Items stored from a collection
--- START ---

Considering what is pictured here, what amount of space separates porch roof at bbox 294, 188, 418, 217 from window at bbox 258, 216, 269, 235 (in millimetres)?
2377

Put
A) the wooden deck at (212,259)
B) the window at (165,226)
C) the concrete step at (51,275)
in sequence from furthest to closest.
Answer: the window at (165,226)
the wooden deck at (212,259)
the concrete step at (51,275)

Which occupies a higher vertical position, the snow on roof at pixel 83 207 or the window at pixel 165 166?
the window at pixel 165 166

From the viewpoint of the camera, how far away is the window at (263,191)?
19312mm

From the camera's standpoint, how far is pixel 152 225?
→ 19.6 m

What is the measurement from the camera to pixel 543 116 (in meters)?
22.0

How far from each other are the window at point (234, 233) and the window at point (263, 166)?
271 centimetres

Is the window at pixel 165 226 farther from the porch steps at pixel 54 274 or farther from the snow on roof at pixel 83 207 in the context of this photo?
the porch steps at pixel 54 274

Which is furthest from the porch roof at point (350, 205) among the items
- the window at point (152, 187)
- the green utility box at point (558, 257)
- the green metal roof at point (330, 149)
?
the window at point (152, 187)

--- END ---

* PROBLEM TO SOLVE: Reproduce all of the material above word for word, keeping its original order and line breaks.

* EXERCISE ANSWER:
Considering what is pictured here, what amount of space separates porch roof at bbox 294, 188, 418, 217 from window at bbox 258, 216, 269, 235 (in millimetres)?
2377

Put
A) the wooden deck at (212,259)
B) the window at (165,226)
C) the concrete step at (51,275)
in sequence from furthest to closest.
Answer: the window at (165,226)
the wooden deck at (212,259)
the concrete step at (51,275)

Which occupies a higher vertical position, the snow on roof at pixel 83 207 or the window at pixel 165 166?
the window at pixel 165 166

From the viewpoint of the camera, how far away is the window at (263,191)?
19312mm

From the camera's standpoint, how far is pixel 152 225?
→ 19.6 m

What is the measurement from the camera to pixel 543 116 (in meters)?
22.0

How far from each other are the window at point (234, 233) and the window at point (263, 166)?
271 centimetres

Is the window at pixel 165 226 farther from the porch steps at pixel 54 274 or farther from the snow on roof at pixel 83 207 in the context of this photo?
the porch steps at pixel 54 274

Which is furthest from the porch roof at point (350, 205) among the items
- the window at point (152, 187)
- the green utility box at point (558, 257)
- the green metal roof at point (330, 149)
?
the window at point (152, 187)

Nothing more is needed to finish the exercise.